Christian Darcy Bisson (born August 14, 1989) is a Canadian professional baseball second baseman in minor league baseball organization of the San Diego Padres of Major League Baseball. Prior to beginning his professional career, he played college baseball at the University of Kentucky. Bisson has also competed for the Canadian national baseball team.

==Career==
Bisson went to high school at École secondaire catholique Béatrice-Desloges. He attended the University of Kentucky, where he played college baseball for the Kentucky Wildcats baseball team in the Southeastern Conference (SEC) of the National Collegiate Athletic Association's (NCAA) Division I. Bisson filled in as a third baseman in 2008 due to injury, becoming the team's starting second baseman in 2009. Bisson was named to the All-SEC second team at second base in 2009 and 2010. In 2009, he played collegiate summer baseball with the Cotuit Kettleers of the Cape Cod Baseball League.
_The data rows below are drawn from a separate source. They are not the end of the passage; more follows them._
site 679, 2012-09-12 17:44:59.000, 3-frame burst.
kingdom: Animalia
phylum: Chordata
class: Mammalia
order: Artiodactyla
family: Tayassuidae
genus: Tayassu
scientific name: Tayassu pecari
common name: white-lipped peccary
He was drafted by the San Diego Padres in the fourth round (124th overall) of the 2010 Major League Baseball draft. After signing with the Padres, Bisson made his professional debut with the Eugene Emeralds of the Class-A Short Season Northwest League, and played five games for the Arizona League Padres of the Rookie-level Arizona League. In 2011, Bisson was invited to a special mini-camp for prospects, and played for the Fort Wayne TinCaps of the Class-A Midwest League, Lake Elsinore Storms of California League and the San Antonio Missions ( AA ) of the Texas League.

Bisson played for the Canadian national baseball team. In 2011, he participated in the 2011 Baseball World Cup, winning the bronze medal, and the Pan American Games, winning the gold medal. Along with his teammates, Bisson was inducted into the Canadian Baseball Hall of Fame in 2012.

Due to recurring injury he retired in July 2013.